In the ongoing saga of the Financial Crimes Enforcement Network’s (FinCEN) pursuit of terrorists and various illicit activities, the Bank Secrecy Act (BSA) is the foundational framework that provides the examination and enforcement authorities. Recently, a Chief Operational Risk Officer got caught up in the net of financial institution officials who allow violations of the BSA.
I believe this is the second time that the Financial Crimes Enforcement Network has assessed a civil monetary penalty (“CMP”) against an individual for Bank Secrecy Act violations based on alleged shortcomings of the Anti-Money Laundering (“AML”) Program that the individual was responsible for overseeing.
Let’s be clear about the implications of this enforcement action: all industry participants should take note that AML enforcement reaches to individuals who are responsible for AML compliance, that is, they may be held personally liable if the AML Program is legally insufficient.
FinCEN has the authority to investigate and impose civil money penalties on financial institutions that willfully violate the BSA, and on current and former employees who willfully participate in such violations.
Here’s what happened. A CMP assessment (“CMP Assessment”) was brought against the former Chief Operational Risk Officer of U.S. Bank National Association (“U.S. Bank” or “Bank”) on the basis of alleged actions involving the Bank’s AML compliance program that had previously been addressed by regulators.
As set forth in the CMP Assessment, the most prominent alleged shortcoming of the Bank’s AML compliance program, until 2015, included systems and processes that capped the number of alerts regarding suspicious transactions that were generated. This “alert capping” resulted in many potentially suspicious transactions not being further investigated or reported through SARs. Additionally, regulators determined that certain money transfers processed as an agent of a licensed money transmitter at the Bank were (A) not included in the monitoring system, (B) used deficient procedures for identifying and addressing high-risk customers, and (C) had an insufficient number of AML compliance personnel assigned to AML Program implementation.

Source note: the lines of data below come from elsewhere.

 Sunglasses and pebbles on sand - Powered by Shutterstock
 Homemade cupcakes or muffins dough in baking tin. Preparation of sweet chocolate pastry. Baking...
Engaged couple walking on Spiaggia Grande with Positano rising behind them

FinCEN’s decision to pursue the individual allegedly responsible for these shortcomings after they have already been enforced against the Bank is sort of reminiscent of FinCEN’s decision to assess a CMP of $1 million against the former Chief Compliance Officer of MoneyGram International, a major international money transmitter, in 2014. That matter was, ultimately, settled in 2017, and the former compliance officer agreed to a $250,000 penalty. The facts and circumstances do not line up tightly with the U.S. Bank situation, and the specific allegations of misconduct against the money transmitter were different from the allegations against the money transmitter’s compliance officer; however, this sentence stands out in the MoneyGram litigation:
“… despite being presented with various ways to address clearly illicit use of the financial institution, the individual failed to take required actions designed to guard the very system he was charged with protecting, undermining the purposes of the BSA.”

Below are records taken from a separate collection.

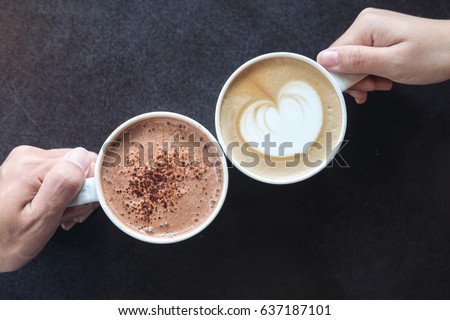 Top view image of man and woman's hands holding coffee and hot chocolate cups with wooden table background
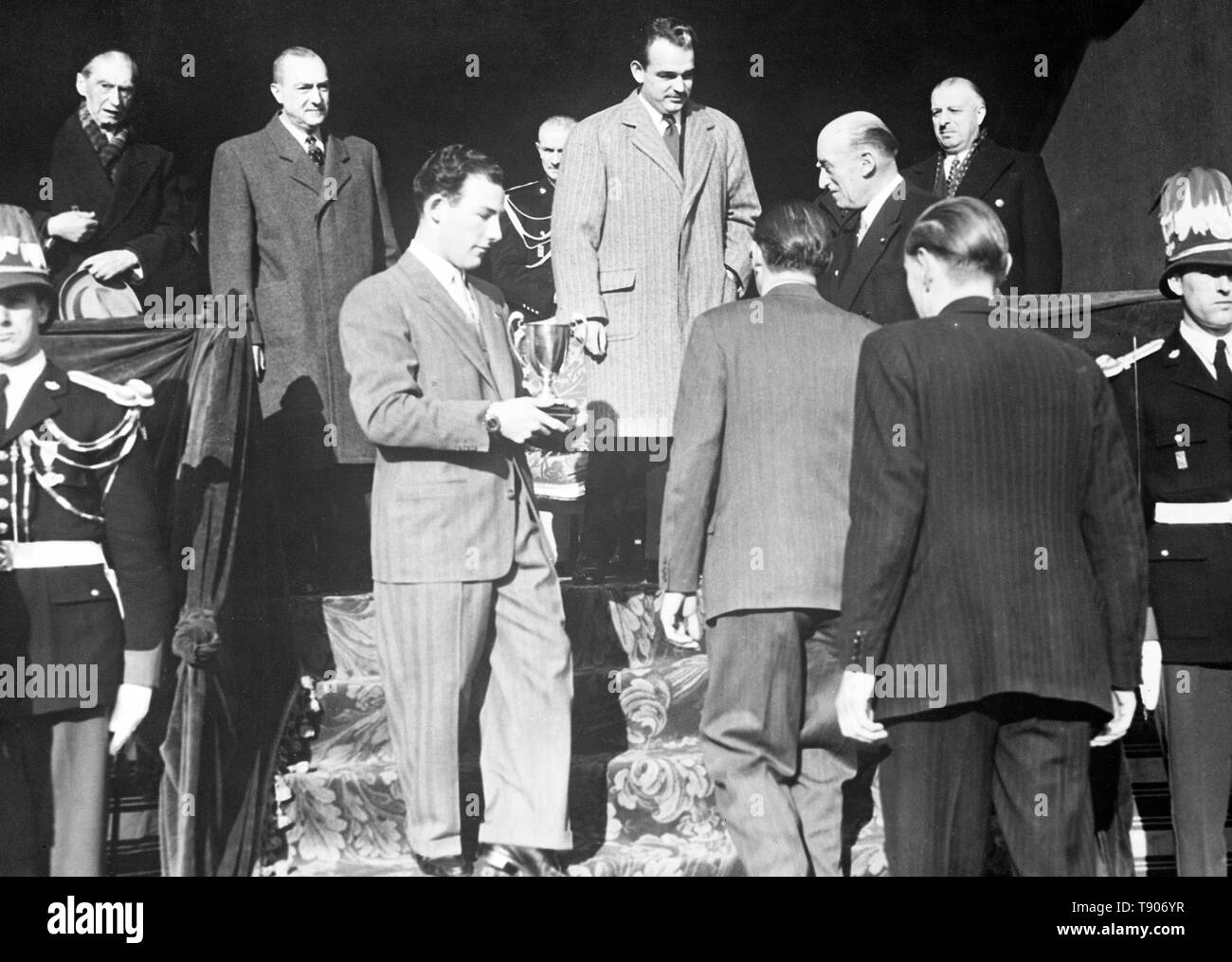 Stirling Moss, young British driver placed second in the 1952 Monte Carlo Rally (won by Britain for the first time in 20 years), receives his trophy from Prince Rainier III of Monaco. Stirling Moss and his co-driver Desmond Scannell were second to Sidney Allard and G. Warburton, driving an Allard, product of Allard's own London workshop. Stock Photo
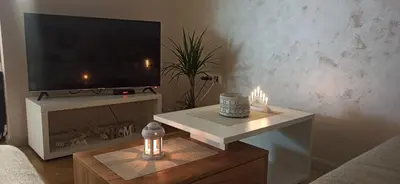 a living room with a television and a table with candles at Apartman Emma Vrnjačka Banja in Vrnjačka Banja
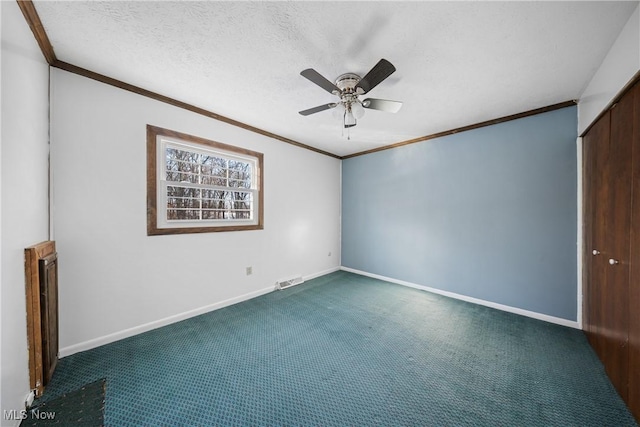 carpeted spare room featuring ceiling fan, a textured ceiling, and crown molding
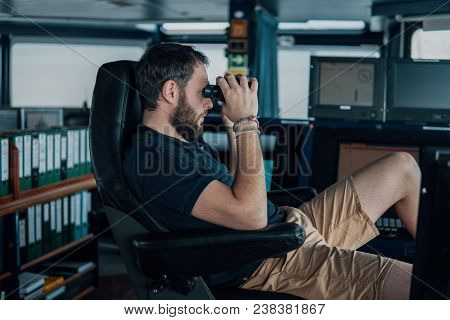 Deck Navigation Officer On The Navigation Bridge. He Looks Through Binoculars. Watchkeeping, Collisi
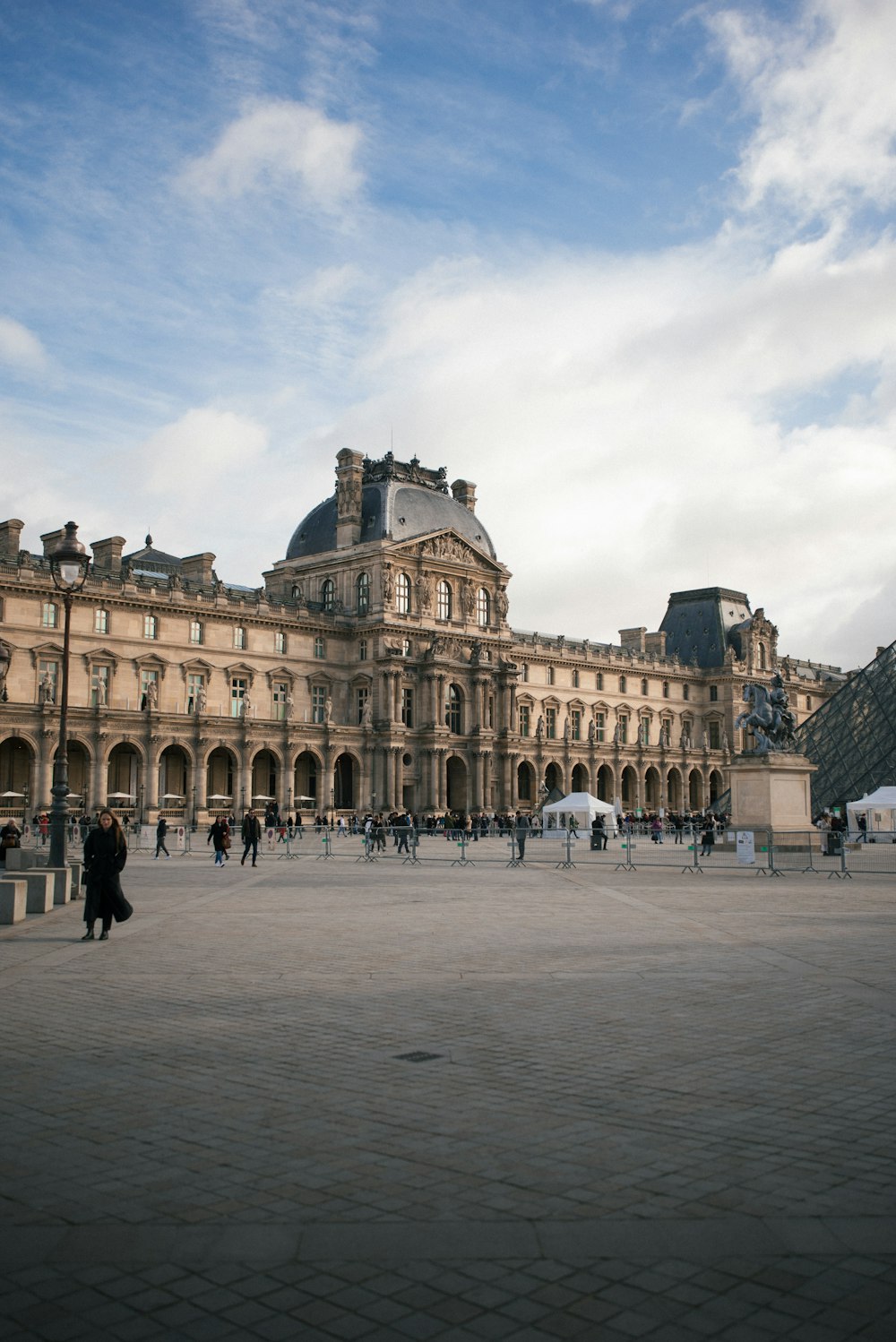 a large building with a lot of people walking around it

Line that up with the current case, where FinCEN alleges that the Bank’s Chief Operational Risk Officer
“… shares responsibility for the Bank’s violations of the requirements to implement and maintain an effective AML program and file SARs in a timely manner,” and that he “failed to take sufficient action when presented with significant AML program deficiencies.”
The Chief Operational Risk Officer was hit with a $450,000 penalty for violations of the BSA and its implementing regulations. Indeed, he was required to affirm that he did not handle a compliance management function from June 2014, when he left the Bank, to February 26, 2020.